Na cadeia de fornecedores da indústria automóvel temos um posicionamento bom e diversificado, onde, além da têxtil, estão setores como os moldes e a metalurgia e metalomecânica. No caso da ITV,  é prova do sucesso do percurso do produto tradicional para o mais técnico.  A têxtil portuguesa foi sempre uma indústria de ponta. Só sofremos com a globalização porque os nossos concorrentes não eram – e ainda não são – obrigados a cumprir as mesmas regras que nós.

Que desafios se colocam à comunidade têxtil (empresas, associações, sistema cientifico e tecnológico, administração pública) para impulsionar o nosso posicionamento na industria automóvel?

É muito importante que o setor se associa num só cluster, que suporte uma oferta portuguesa global, com grande inovação e valor acrescentado, que possa prosperar num mercado muito competitivo. Temos os meios para o fazer. Bons gestores, associações, laboratórios, etc. Só não podemos deixar que protagonismos individuais  nos impeçam de ter um cluster tão exemplar e eficiente como o da saúde.

Tomás Moreira
Presidente da Associação de Fabricantes para a Indústria Automóvel (AFIA)

Quais são os principais fatores de competitividade que justificam o vosso desempenho?
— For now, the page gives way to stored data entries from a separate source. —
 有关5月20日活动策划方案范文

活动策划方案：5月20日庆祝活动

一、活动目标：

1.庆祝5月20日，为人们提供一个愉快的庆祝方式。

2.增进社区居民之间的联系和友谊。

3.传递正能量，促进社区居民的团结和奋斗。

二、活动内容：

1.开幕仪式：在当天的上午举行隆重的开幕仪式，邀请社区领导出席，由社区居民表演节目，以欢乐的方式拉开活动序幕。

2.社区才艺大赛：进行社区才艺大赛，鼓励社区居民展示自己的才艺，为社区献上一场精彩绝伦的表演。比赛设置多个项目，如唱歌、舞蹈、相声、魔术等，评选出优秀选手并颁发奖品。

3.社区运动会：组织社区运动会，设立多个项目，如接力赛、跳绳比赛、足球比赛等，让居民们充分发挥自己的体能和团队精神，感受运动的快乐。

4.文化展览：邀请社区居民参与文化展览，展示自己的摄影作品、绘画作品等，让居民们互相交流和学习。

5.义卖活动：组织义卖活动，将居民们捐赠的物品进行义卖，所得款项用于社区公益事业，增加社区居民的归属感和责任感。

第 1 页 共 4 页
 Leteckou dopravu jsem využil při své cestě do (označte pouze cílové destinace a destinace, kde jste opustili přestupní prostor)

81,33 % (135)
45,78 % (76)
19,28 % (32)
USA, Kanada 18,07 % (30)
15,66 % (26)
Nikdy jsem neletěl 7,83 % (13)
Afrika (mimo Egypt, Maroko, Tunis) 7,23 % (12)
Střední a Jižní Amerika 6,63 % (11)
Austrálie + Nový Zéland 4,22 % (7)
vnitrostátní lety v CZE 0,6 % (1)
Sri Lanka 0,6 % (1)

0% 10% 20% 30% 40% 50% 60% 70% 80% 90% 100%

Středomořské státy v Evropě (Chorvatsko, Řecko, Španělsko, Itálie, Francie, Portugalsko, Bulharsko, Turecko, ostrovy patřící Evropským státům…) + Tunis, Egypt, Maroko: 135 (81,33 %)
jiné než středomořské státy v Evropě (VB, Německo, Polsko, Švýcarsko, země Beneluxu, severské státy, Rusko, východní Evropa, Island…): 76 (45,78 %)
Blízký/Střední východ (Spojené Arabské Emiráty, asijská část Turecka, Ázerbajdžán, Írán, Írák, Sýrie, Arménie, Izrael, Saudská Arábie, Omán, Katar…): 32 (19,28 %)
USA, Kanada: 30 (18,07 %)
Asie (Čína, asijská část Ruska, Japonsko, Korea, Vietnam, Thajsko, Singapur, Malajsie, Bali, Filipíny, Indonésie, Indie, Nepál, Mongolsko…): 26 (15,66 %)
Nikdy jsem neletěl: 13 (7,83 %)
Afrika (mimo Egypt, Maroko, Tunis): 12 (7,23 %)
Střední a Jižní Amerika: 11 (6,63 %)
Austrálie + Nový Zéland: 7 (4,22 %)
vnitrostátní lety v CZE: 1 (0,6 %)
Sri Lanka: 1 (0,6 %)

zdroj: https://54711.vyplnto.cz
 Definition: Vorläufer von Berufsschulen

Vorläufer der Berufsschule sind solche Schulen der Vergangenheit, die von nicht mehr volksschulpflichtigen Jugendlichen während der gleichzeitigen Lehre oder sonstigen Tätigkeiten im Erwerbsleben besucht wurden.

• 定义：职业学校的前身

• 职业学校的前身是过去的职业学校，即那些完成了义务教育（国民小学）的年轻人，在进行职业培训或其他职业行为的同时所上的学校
Inovação, inovação, inovação. Nunca deixar de procurar novos desafios e de criar aos clientes necessidades que eles ainda não sabiam que tinham. Antes de se ter inventado o telemóvel, nenhum de nós sabia quanto precisamos dele. E isso também é válido para nós. Há seis anos, desenvolvemos uma tecnologia, a IMG (In Mould Graining), que permite simular nos tecidos umas costuras que lhes conferem um aspeto mais artesanal e confortável. Os nossos clientes ficaram encantados, tivemos ganhos de imagem como empresa inovadora, mas, naquele momento, encomendas zero. Mas agora redescobriram essa possibilidade e estão a pedir-nos que usemos cada vez mais essa técnica. O moral desta história é que inovar compensar sempre – nem que seja a prazo.

Em que países estão os vossos concorrentes mais fortes?

Alemanha, Alemanha, Alemanha. Os outros não contam – há um ou outro francês, um italiano, mas no essencial a concorrência é alemã. Na Europa, somos 13 fabricantes. Nós somos o 2º maior, com uma quota de mercado de 22%.